GOAL OF THE EXERCISE :: Write out, without any change, the lines in the material below that run from the line with "common name: thomson's gazelle" through the line with "common name: guinea fowl", both included.
::: EXTRACTED MATERIAL
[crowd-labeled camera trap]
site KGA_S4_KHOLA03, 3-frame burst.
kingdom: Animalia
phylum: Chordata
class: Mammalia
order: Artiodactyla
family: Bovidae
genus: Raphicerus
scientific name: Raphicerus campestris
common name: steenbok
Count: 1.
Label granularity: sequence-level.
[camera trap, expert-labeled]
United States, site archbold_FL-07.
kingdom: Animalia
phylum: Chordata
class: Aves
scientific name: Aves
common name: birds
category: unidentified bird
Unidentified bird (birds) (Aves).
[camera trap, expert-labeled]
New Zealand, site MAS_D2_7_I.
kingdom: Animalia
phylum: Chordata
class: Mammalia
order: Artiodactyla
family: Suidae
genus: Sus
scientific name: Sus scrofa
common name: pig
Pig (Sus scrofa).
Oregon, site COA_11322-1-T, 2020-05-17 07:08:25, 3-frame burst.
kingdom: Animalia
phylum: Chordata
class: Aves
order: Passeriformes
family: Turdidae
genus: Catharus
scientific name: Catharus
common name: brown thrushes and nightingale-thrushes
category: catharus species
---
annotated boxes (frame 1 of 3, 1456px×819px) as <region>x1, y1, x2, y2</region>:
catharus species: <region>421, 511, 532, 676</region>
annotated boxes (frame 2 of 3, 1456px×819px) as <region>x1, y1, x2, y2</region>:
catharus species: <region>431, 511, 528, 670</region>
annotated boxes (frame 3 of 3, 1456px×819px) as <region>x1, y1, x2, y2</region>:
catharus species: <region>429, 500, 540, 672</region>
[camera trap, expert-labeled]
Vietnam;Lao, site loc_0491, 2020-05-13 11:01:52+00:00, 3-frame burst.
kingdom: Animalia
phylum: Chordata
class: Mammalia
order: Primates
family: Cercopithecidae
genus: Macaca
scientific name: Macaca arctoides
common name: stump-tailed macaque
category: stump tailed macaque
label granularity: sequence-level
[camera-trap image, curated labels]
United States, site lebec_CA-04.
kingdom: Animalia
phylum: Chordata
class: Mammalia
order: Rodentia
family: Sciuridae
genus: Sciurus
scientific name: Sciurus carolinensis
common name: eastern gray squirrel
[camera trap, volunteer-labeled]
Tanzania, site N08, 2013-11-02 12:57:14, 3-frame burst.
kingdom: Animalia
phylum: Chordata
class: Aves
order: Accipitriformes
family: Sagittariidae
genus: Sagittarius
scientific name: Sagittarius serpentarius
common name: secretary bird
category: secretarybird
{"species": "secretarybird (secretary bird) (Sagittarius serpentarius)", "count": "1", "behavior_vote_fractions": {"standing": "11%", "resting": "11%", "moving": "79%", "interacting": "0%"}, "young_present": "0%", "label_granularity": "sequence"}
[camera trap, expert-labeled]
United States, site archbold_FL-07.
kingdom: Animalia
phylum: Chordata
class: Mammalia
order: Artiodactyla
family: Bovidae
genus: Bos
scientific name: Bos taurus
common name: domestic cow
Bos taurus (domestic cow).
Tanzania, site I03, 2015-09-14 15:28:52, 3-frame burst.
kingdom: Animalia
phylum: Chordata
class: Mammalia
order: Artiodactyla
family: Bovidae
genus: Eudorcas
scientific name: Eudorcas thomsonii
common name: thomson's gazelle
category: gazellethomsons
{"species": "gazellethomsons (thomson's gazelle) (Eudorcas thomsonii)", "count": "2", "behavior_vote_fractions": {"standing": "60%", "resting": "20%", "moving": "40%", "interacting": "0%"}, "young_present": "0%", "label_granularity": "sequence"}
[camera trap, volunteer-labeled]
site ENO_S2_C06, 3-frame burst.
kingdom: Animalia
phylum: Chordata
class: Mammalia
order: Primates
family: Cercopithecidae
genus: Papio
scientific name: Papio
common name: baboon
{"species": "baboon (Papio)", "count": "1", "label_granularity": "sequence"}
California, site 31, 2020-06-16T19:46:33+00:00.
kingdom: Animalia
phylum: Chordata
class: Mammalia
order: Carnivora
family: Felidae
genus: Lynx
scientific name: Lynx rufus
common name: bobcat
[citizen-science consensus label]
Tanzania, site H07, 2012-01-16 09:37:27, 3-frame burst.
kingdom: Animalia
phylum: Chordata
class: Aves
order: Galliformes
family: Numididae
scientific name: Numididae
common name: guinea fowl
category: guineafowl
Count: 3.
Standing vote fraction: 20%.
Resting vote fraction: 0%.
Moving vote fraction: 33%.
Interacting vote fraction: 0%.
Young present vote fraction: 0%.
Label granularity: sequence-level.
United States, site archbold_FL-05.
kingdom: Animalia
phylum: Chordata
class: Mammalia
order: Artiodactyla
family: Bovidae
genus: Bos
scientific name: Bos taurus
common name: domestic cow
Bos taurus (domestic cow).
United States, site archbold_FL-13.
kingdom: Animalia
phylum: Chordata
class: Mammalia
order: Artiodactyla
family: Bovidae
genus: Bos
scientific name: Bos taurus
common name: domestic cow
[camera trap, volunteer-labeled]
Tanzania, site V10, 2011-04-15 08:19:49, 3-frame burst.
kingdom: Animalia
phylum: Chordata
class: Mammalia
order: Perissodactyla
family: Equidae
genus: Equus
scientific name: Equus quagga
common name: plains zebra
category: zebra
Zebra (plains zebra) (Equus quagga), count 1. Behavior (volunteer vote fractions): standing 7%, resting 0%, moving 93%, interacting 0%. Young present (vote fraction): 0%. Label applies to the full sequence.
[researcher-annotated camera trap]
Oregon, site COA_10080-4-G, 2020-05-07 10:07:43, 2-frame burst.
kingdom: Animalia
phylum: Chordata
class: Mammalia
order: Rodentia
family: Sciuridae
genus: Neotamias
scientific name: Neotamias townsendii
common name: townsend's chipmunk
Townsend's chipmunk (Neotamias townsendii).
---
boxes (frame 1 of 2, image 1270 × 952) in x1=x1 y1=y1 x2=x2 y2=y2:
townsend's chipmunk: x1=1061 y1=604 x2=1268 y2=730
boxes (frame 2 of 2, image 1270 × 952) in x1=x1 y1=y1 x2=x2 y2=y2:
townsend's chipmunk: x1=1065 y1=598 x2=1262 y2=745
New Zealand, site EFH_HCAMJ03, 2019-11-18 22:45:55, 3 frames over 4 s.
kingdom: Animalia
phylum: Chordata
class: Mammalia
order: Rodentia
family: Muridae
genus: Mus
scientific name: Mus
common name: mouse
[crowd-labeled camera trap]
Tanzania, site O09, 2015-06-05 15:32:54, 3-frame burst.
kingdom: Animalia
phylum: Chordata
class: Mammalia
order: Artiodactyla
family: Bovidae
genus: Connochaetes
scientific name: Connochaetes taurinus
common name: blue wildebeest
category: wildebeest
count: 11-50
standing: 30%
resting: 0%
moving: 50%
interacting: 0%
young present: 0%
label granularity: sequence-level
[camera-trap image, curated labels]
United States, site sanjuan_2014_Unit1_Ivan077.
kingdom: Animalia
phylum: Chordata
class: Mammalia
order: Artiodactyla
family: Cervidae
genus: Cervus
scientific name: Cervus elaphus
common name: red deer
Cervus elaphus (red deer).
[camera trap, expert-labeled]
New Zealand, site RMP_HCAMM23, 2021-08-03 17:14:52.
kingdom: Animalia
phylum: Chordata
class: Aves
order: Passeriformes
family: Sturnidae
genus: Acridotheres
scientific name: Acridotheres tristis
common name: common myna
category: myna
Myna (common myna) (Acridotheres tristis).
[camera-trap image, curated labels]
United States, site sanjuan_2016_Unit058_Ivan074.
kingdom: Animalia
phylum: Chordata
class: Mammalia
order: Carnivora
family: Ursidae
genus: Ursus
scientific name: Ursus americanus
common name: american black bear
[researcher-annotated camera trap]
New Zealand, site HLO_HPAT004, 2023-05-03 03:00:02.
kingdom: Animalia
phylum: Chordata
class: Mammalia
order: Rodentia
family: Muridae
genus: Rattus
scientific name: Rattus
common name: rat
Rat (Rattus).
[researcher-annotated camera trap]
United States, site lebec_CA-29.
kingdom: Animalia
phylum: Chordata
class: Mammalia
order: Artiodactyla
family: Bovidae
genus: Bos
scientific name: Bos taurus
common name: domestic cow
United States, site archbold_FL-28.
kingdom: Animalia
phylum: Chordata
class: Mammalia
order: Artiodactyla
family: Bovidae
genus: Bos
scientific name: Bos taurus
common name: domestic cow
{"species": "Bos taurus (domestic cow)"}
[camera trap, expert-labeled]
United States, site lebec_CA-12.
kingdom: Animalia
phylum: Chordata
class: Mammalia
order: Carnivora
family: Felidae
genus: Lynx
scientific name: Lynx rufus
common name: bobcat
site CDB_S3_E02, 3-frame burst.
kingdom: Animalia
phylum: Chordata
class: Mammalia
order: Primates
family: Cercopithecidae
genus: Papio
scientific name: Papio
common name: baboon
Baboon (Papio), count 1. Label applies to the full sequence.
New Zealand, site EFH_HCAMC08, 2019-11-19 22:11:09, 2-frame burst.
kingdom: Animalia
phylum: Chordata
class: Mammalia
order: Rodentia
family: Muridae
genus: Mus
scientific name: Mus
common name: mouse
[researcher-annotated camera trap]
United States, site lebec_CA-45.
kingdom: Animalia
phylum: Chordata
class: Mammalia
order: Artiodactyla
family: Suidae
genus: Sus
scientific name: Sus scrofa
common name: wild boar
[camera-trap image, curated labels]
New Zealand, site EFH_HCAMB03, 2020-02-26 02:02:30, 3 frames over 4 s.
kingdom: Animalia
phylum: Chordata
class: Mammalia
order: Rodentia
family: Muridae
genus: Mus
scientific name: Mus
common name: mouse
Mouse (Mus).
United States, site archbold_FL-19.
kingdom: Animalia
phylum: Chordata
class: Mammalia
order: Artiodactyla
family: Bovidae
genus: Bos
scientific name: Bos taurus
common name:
::::::
RESPONSE FOR THIS EXERCISE ::
common name: thomson's gazelle
category: gazellethomsons
{"species": "gazellethomsons (thomson's gazelle) (Eudorcas thomsonii)", "count": "2", "behavior_vote_fractions": {"standing": "60%", "resting": "20%", "moving": "40%", "interacting": "0%"}, "young_present": "0%", "label_granularity": "sequence"}
[camera trap, volunteer-labeled]
site ENO_S2_C06, 3-frame burst.
kingdom: Animalia
phylum: Chordata
class: Mammalia
order: Primates
family: Cercopithecidae
genus: Papio
scientific name: Papio
common name: baboon
{"species": "baboon (Papio)", "count": "1", "label_granularity": "sequence"}
California, site 31, 2020-06-16T19:46:33+00:00.
kingdom: Animalia
phylum: Chordata
class: Mammalia
order: Carnivora
family: Felidae
genus: Lynx
scientific name: Lynx rufus
common name: bobcat
[citizen-science consensus label]
Tanzania, site H07, 2012-01-16 09:37:27, 3-frame burst.
kingdom: Animalia
phylum: Chordata
class: Aves
order: Galliformes
family: Numididae
scientific name: Numididae
common name: guinea fowl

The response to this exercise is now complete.